Voller Vorfreude erwarteten die Mülheimer damals Feiertage wie den Geburtstag des Kaisers: Dann ging man schick essen, nahm an Bällen und Banketten teil. Preislich war hier für jeden etwas dabei: Man konnte für zehn Pfennige ausgehen oder für zwei Mark fünfzig (dann bekam man auch Ochsenfleisch serviert).

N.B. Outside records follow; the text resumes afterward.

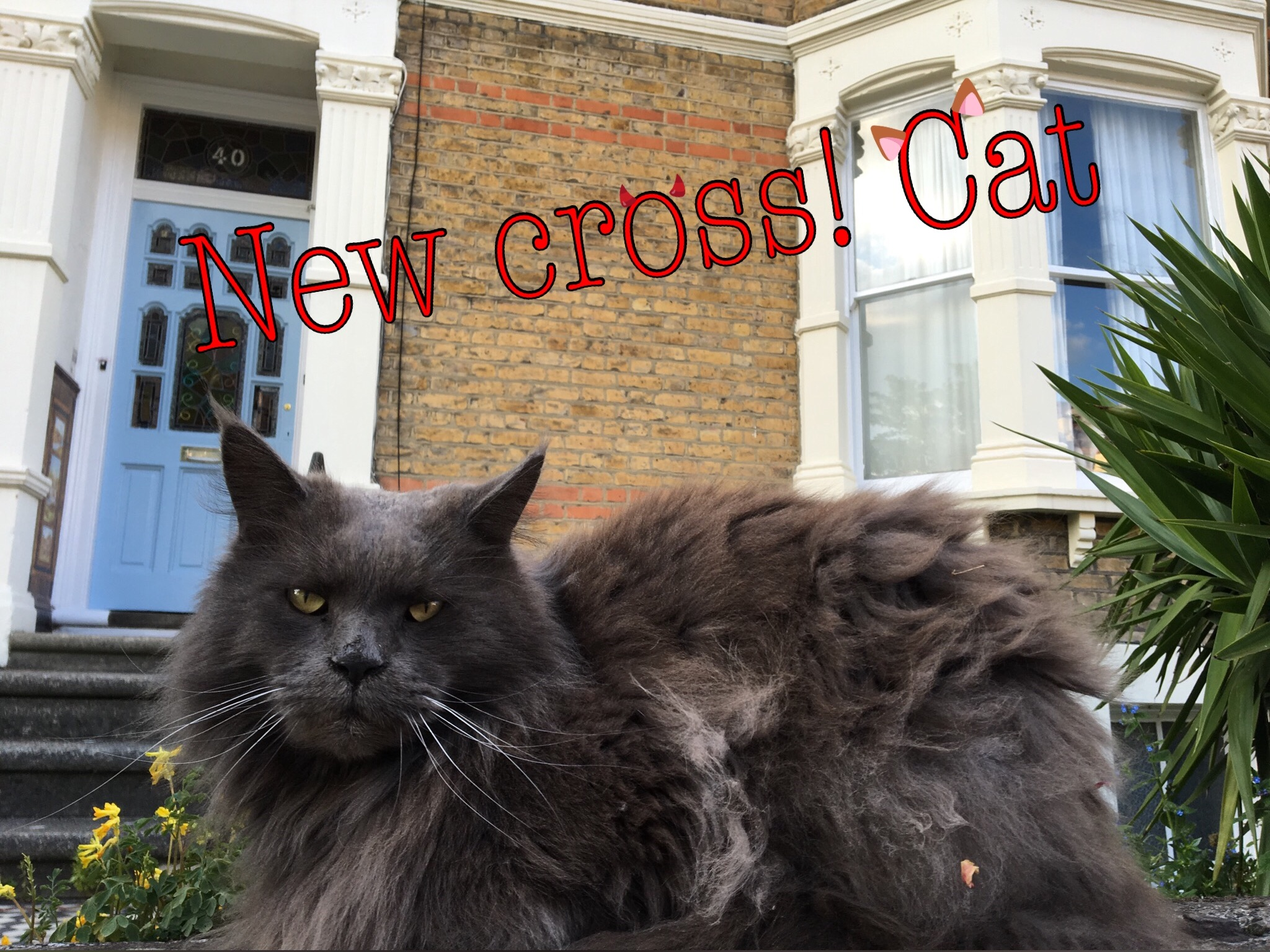 Flynn Richards_New Cross Cat.jpg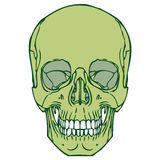 Human Skull 03 royalty free illustration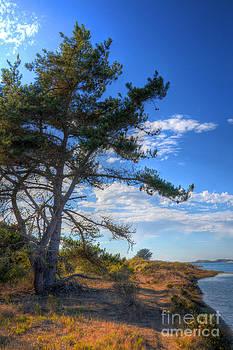 Treebay by Matthew Hesser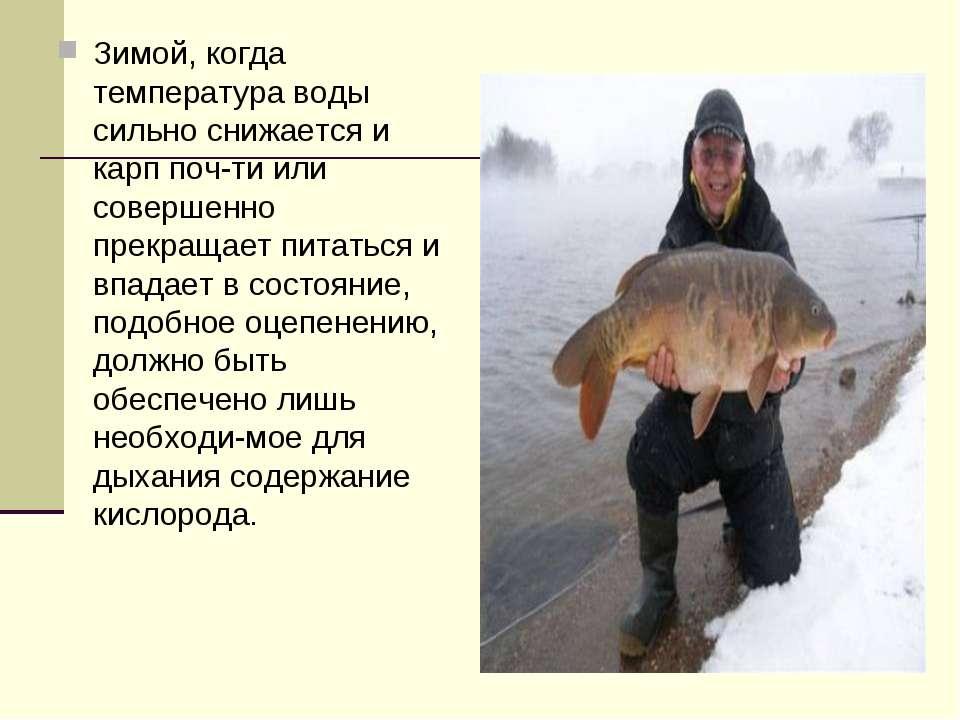 Зимой, когда температура воды сильно снижается и карп поч ти или совершенно п...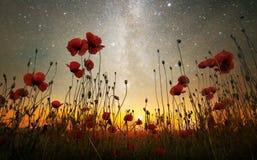 Мечта ночи середины лета Стоковое Изображение RF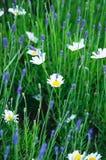 Gänseblümchen und Lavendel lizenzfreie stockfotos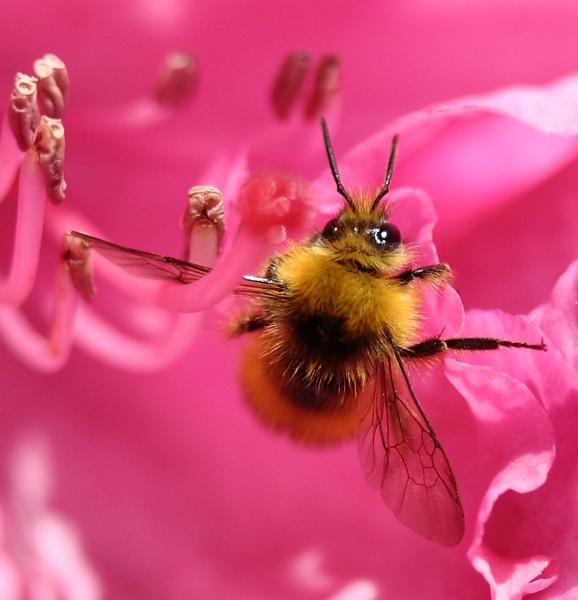 Balancing bee by steve5452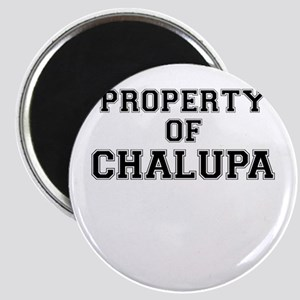 Property of CHALUPA Magnets
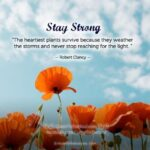 Encouraging Words For Healing And Strength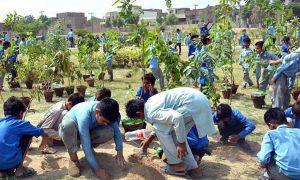 planting saplings in Faisalabad
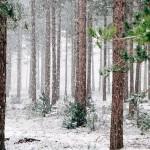 woods-690257_960_720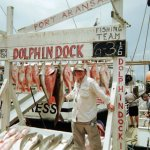 Foto de Dolphin Dock Day Trips
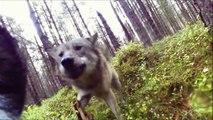 Un chien de chasse est attaqué par deux loups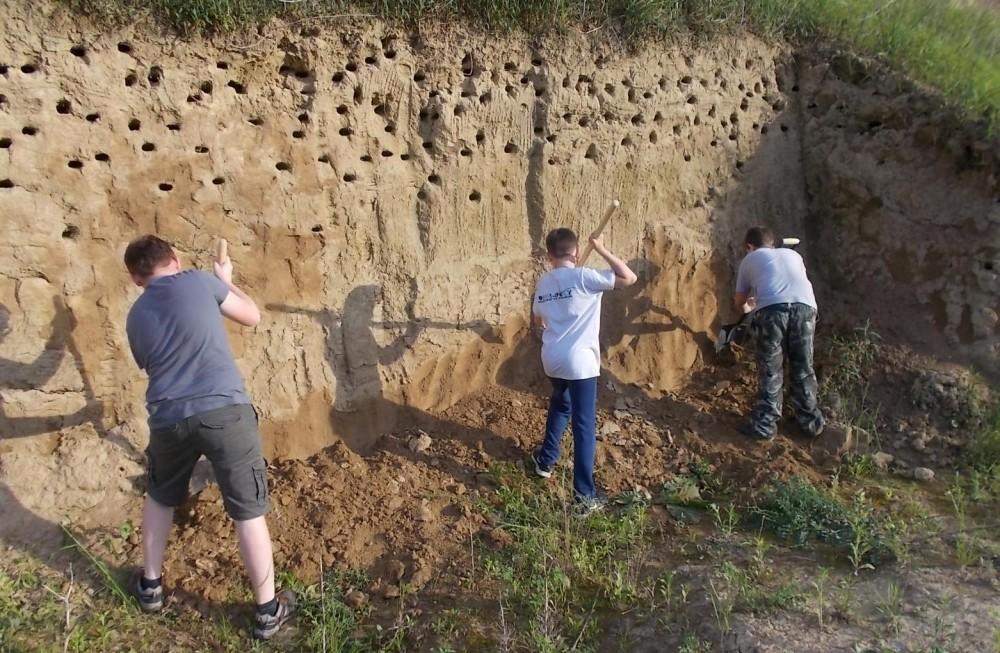 Növelni kell a fészkelőhelyek számát Dombóváron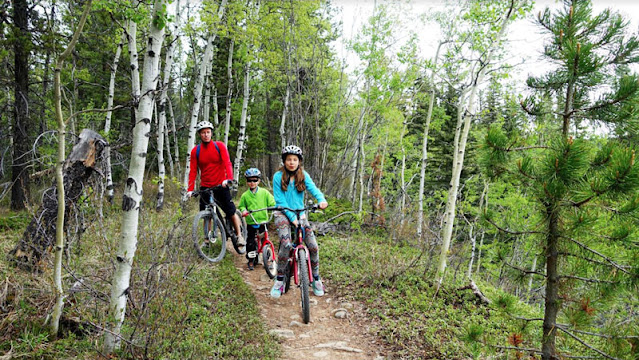 Father and kids biking on mountain trail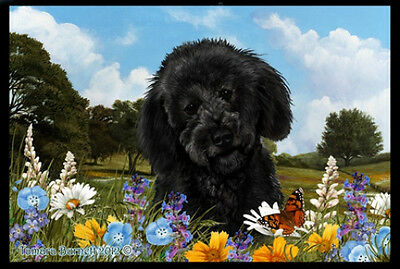 Indoor/Outdoor Summer Floor Mat - Black Labradoodle (TB) 39314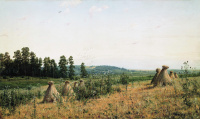 Сжатое поле. Полесский пейзаж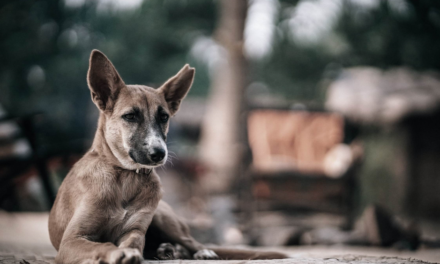 Max Polyakov Initiates The Animal Foundation For Pets That Were Thrown Away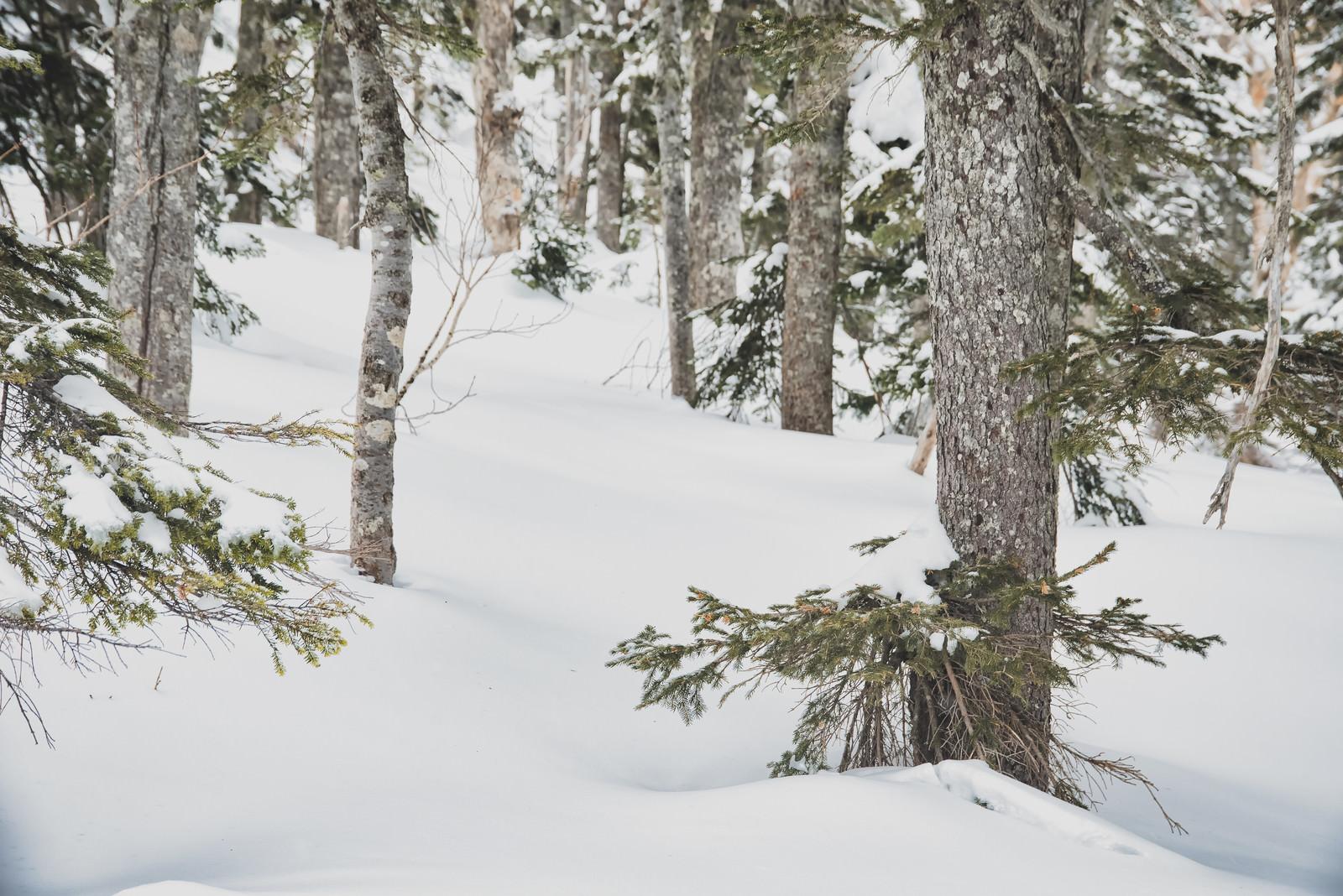 「雪に埋もれた森の木々」の写真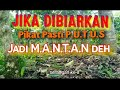 Pikat Kutilang Cengkram D O W N  Mp3 - Mp4 Download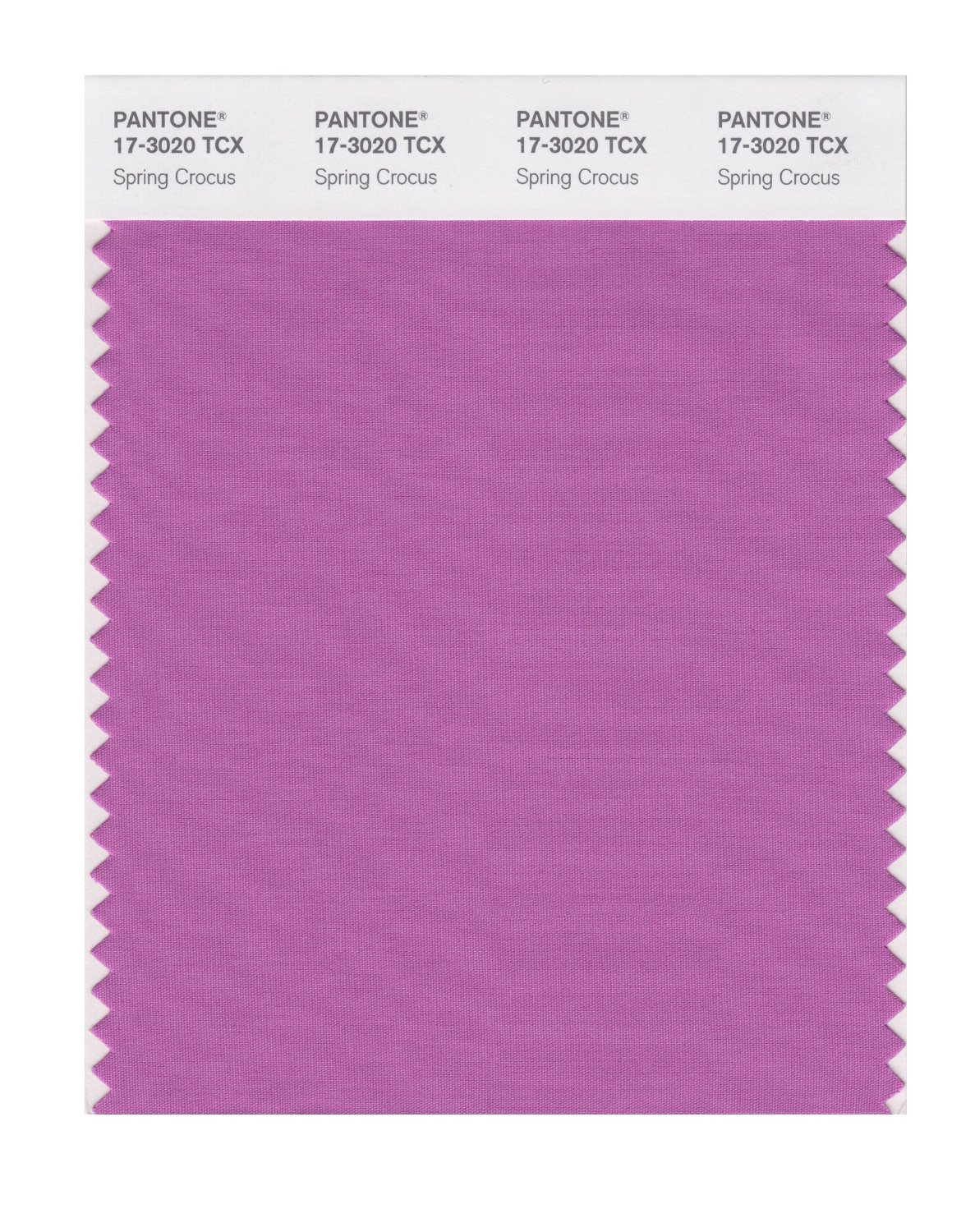Pantone Smart Swatch 17-3020 Spring Crocus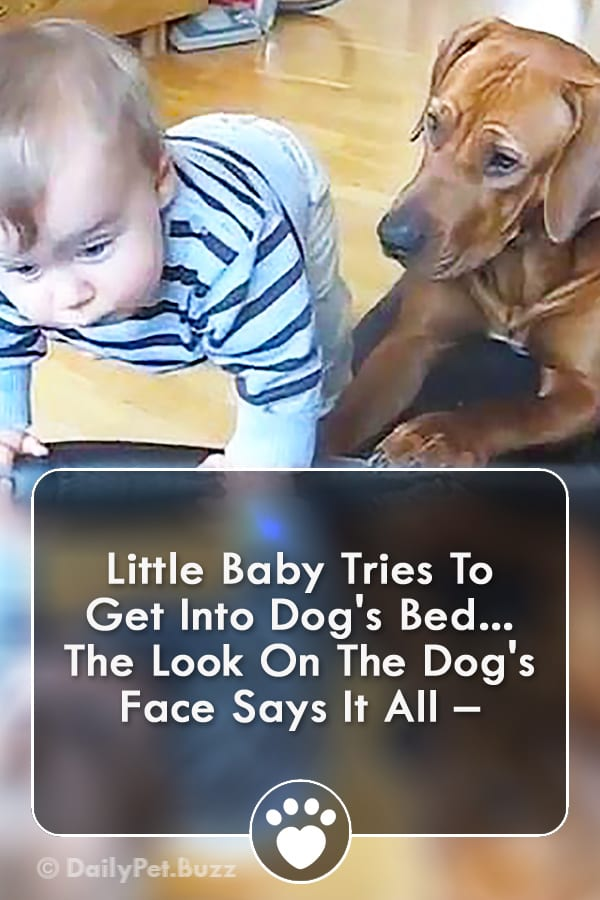 Little Baby Tries To Get Into Dog\'s Bed... The Look On The Dog\'s Face Says It All –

Eine große Attraktion war auch das neu aufgekommene Kino: Auch in Mülheim gab es eine „Elektrische Lichtbühne”, die kurze Stummfilme zeigte. „Eine Attraktion für die kleinen Leute” sei das zumeist gewesen, denn die Filme waren oft reißerisch oder grober Slapstick. Im Zentralhallentheater wurde neben „Kinematographischen Vorführungen” aber noch eine weitere neue Technik vorgeführt: In der Zeitung warb es mit „Versuchen mit Röntgenstrahlen”. Ein eventuell nicht ganz gesundes Vergnügen...
Natur stand hoch im Kurs
Viele Familien gönnten sich nach der Arbeit in staubigen Fabrikhallen am Wochenende gern einen Ausflug ins Grüne. Die Herren bevorzugten dabei eventuell Etablissements wie den „Gasthof zum Wilden Mann”, wo freizügige Damen-Kapellen ein vermutlich recht anzügliches Unterhaltungsangebot darboten, es gab aber auch sehr viele ebenso seriöse wie idyllische Ausflugsziele: Dicken am Damm beispielsweise, oder das Gasthaus Kahlenberg. Gern spazierte man damals durch die Wälder, Natur stand hoch in Kurs. Viele Wanderwege wurden damals ausgebaut. Aber manchmal gönnte man sich ein ganz besonderes Erlebnis: Eine Fahrt mit der Straßenbahn. Die war damals so neu und beliebt, dass sie auf keiner Abbildung Mülheims fehlen durfte.
Und natürlich gab es den Karneval und die Kirmes - „In Mülheim war vor allem die Broicher Kirmes ausschlaggebend”, so Kai Rawe. „Dort wurden als Attraktionen zum Beispiel die zwölf kleinsten Pferde der Welt angeboten, oder eine Dompteuse, die Steppenwölfe und Bären zähmte. Das kann man wohl kaum überbieten.”